Start of Block

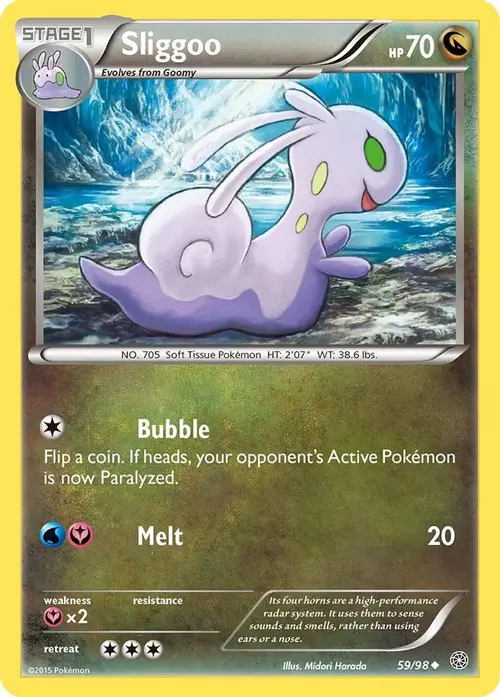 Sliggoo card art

End of Block
Start of Block

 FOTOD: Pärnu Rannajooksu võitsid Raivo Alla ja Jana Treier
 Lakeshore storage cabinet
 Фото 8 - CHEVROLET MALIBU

End of Block
Start of Block

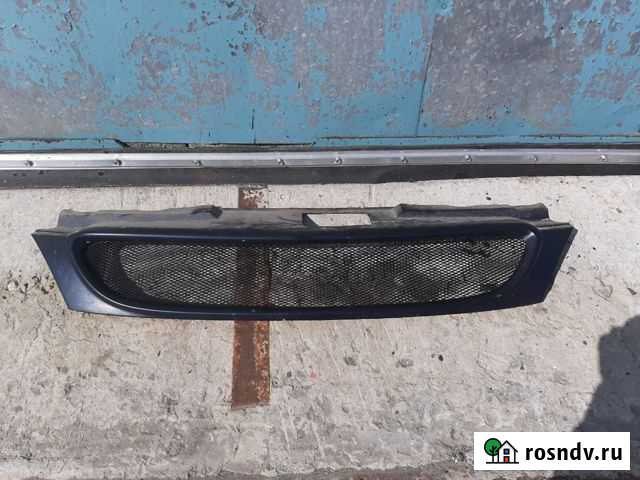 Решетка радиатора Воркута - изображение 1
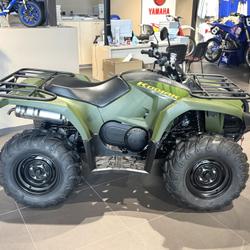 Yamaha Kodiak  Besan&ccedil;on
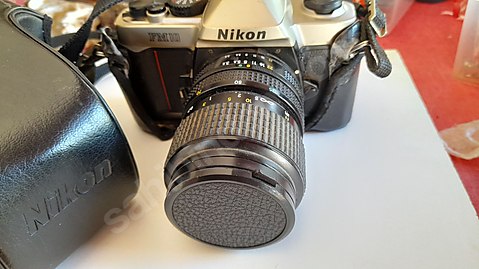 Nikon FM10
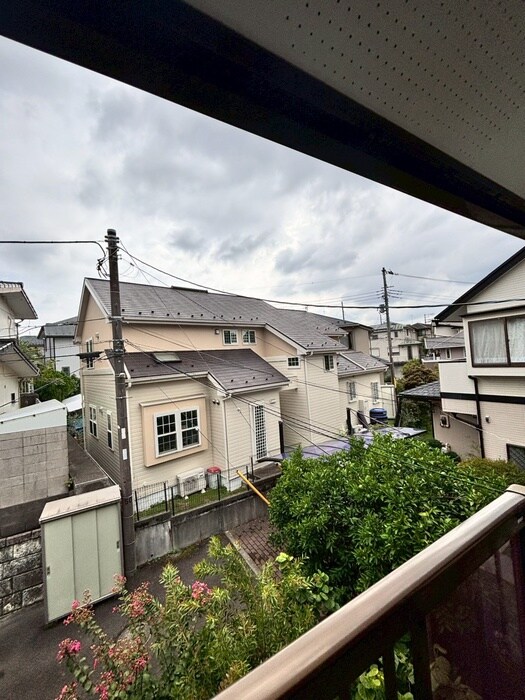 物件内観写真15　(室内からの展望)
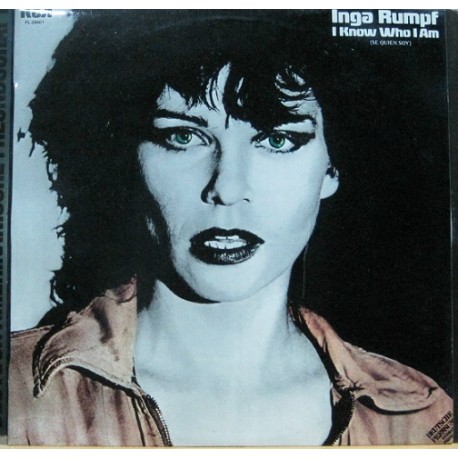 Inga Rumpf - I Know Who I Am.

End of Block

Return exactly the stretch above whose first line contains "Решетка радиатора Воркута - изображение 1" and whose last line contains "Inga Rumpf - I Know Who I Am.", and nothing outside it. The pictures should not appear.

 Решетка радиатора Воркута - изображение 1
 Yamaha Kodiak  Besan&ccedil;on
 Nikon FM10
 物件内観写真15　(室内からの展望)
 Inga Rumpf - I Know Who I Am.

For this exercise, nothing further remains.